Il Paese è in fermento e sono tantissimi i gruppi e i nuovi partiti che si stanno organizzando per la primavera del 2023 e tutti con ottime probabilità. Ci vuole l’idea geniale per accontentare tutti, perché il presidente in carica non può correre il rischio di restare in carica per sei anni con un potenziale Parlamento che lo ritiene responsabile, al pari dei tradizionali partiti, della compressione della libertà che abbiamo subito in questo periodo. Allora arriva l’idea: scioglimento anticipato delle Camere, che salva capre, cavolo e lupi:

i parlamentari salvano il diritto al vitalizio. L’opposizione antisistema gioisce per la vittoria, anche se di Pirro. I partiti tradizionali intravedono la possibilità, con qualche aggiustamento, di poter restare ben saldi ed attaccati al potere.

Viene da chiedersi come sia stato possibile giungere a un tale livello di degrado istituzionale

L’ opposizione reale, quella che ha animato le piazze italiane, non ha sufficiente tempo per trovare intese, fare le liste e raccogliere le firme entro Ferragosto.
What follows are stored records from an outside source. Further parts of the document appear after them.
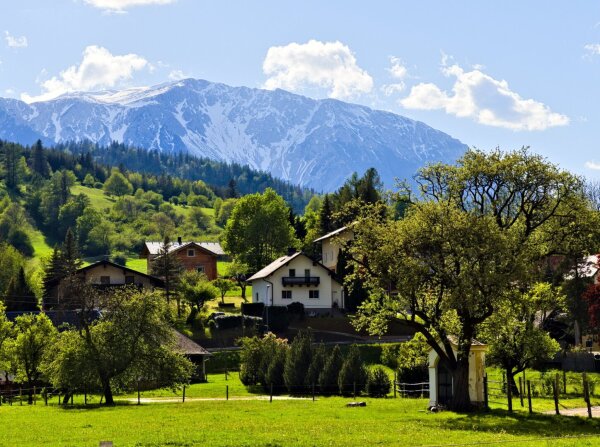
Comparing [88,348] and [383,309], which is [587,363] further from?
[88,348]

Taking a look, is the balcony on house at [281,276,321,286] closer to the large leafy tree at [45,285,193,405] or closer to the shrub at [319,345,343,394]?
the shrub at [319,345,343,394]

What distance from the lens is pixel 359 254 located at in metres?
42.1

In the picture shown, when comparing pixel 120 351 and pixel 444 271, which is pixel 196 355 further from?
pixel 444 271

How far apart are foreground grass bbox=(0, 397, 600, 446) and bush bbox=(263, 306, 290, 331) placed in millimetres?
48295

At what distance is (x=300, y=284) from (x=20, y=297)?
31.1m

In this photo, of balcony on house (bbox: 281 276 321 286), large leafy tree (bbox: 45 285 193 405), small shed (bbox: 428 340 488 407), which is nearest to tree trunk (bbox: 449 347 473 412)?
small shed (bbox: 428 340 488 407)

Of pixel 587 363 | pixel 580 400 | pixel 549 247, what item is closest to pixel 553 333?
pixel 587 363

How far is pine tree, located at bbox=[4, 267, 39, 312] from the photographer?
331 feet

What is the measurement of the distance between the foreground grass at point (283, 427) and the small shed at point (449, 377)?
3.30ft

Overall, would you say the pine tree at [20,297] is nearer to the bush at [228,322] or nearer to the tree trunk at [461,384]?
the bush at [228,322]

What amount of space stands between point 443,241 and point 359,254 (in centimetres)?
444

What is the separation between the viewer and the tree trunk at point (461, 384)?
40.7m

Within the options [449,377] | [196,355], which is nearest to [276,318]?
[196,355]

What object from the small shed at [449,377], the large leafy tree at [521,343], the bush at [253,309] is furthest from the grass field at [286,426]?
the bush at [253,309]
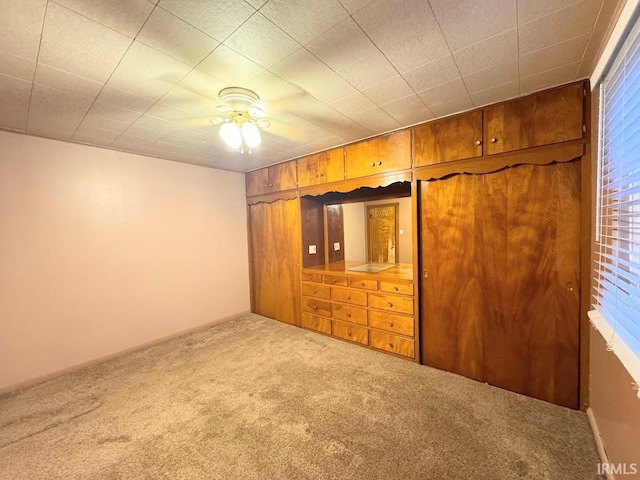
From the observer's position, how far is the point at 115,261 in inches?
116

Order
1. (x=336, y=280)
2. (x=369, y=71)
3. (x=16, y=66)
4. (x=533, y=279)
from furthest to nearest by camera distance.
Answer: (x=336, y=280)
(x=533, y=279)
(x=369, y=71)
(x=16, y=66)

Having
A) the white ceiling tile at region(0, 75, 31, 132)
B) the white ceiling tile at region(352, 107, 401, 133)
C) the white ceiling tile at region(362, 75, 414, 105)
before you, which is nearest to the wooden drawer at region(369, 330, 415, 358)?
the white ceiling tile at region(352, 107, 401, 133)

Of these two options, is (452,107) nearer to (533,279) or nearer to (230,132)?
(533,279)

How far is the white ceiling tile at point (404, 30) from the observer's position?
1135 mm

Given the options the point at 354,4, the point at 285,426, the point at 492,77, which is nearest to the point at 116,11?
the point at 354,4

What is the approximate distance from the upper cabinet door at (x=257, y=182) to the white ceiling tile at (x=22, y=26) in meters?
2.58

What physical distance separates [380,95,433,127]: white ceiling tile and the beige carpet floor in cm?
231

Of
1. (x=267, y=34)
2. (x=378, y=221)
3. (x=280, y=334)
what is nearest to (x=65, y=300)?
(x=280, y=334)

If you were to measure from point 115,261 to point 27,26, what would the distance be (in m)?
2.37

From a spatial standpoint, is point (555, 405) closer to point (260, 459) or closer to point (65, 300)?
point (260, 459)

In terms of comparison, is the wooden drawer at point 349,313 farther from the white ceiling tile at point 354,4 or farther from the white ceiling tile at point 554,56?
the white ceiling tile at point 354,4

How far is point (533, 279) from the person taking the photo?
195cm

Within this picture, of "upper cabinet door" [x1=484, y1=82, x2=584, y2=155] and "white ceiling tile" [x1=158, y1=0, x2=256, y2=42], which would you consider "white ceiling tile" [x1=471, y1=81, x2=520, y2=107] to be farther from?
"white ceiling tile" [x1=158, y1=0, x2=256, y2=42]

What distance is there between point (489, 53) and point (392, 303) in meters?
2.11
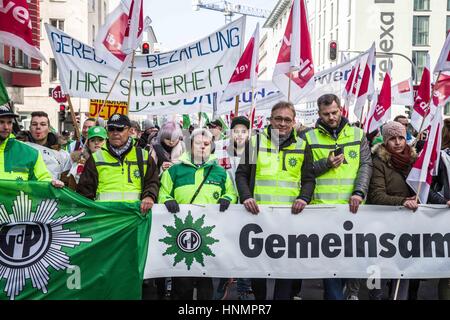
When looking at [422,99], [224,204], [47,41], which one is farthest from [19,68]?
[224,204]

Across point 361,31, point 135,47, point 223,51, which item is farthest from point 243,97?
point 361,31

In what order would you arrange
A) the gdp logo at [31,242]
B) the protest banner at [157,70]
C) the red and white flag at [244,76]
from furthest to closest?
the red and white flag at [244,76]
the protest banner at [157,70]
the gdp logo at [31,242]

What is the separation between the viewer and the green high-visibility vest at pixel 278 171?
5863mm

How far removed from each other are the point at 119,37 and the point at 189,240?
151 inches

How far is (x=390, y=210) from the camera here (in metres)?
5.97

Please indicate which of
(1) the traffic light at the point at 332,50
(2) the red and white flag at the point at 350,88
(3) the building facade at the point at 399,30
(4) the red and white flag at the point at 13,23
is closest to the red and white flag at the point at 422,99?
(2) the red and white flag at the point at 350,88

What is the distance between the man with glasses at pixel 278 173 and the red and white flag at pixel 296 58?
2797mm

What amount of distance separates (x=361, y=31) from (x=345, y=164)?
53.8 meters

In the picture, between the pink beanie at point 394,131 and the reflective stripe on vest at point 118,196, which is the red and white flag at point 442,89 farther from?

È partita una corsa forsennata al raggiungimento del risultato che sarà fortemente condizionato da troppe incognite, ma intanto la parvenza di democrazia è salva con il democratico ricorso alle urne.

Stiamo correndo il rischio di legittimare l’ennesima truffa elettorale ordita per non dare voce al popolo italiano. Dovremmo sperare che i leader della opposizione, in queste poche ore che restano, compiano un miracolo e sinceramente ce lo auguriamo con tutto il cuore.

Però è necessario che anche il potere recepisca una cosa: così facendo, agendo con questa inaudita spregiudicatezza, corrono il rischio di perdere veramente tutto.

Il popolo è cresciuto, è maturato; le comunità pensanti, i movimenti, i comitati, i coordinamenti sono in cammino. L’élite partitocratica è al limite, ha tirato troppo la corda, e stavolta non sarà sufficiente cambiare l’inquilino di palazzo Chigi per assicurare un ricambio credibile, perché gli italiani ricordano bene che i dpcm i Dl e le Leggi che hanno mortificato la nostra Costituzione e la nostra dignità di cittadini, in un modo o nell’altro e in vario grado, sono stati sostenuti da tutti, e non gli servirà correre a cancellare i post pubblici per azzerare la memoria e alterare la realtà. Quella memoria e quella realtà, fatta di tanti continui tradimenti al Popolo, sono scritte nella sofferenza, nelle mortificazioni e nelle umiliazioni di tutti gli italiani a cui sono stati negati dignità e rispetto, privandoli dei diritti più elementari.

Forse il prossimo autunno ci riserverà una vera, bella stagione di mobilitazione, e questa volta dobbiamo, e forse possiamo, augurarci una vita brevissima per questo venturo Parlamento farlocco, che nasce sulla reiterazione sfacciata di un inganno che viene da lontano, ma che una maggioranza sempre crescente ha ormai smascherato: è questo il popolo che, con coscienza democratica e civile, saprà trovare la strada per riappropriarsi della propria sovranità, per tonare a sentirci degni di essere Italiani.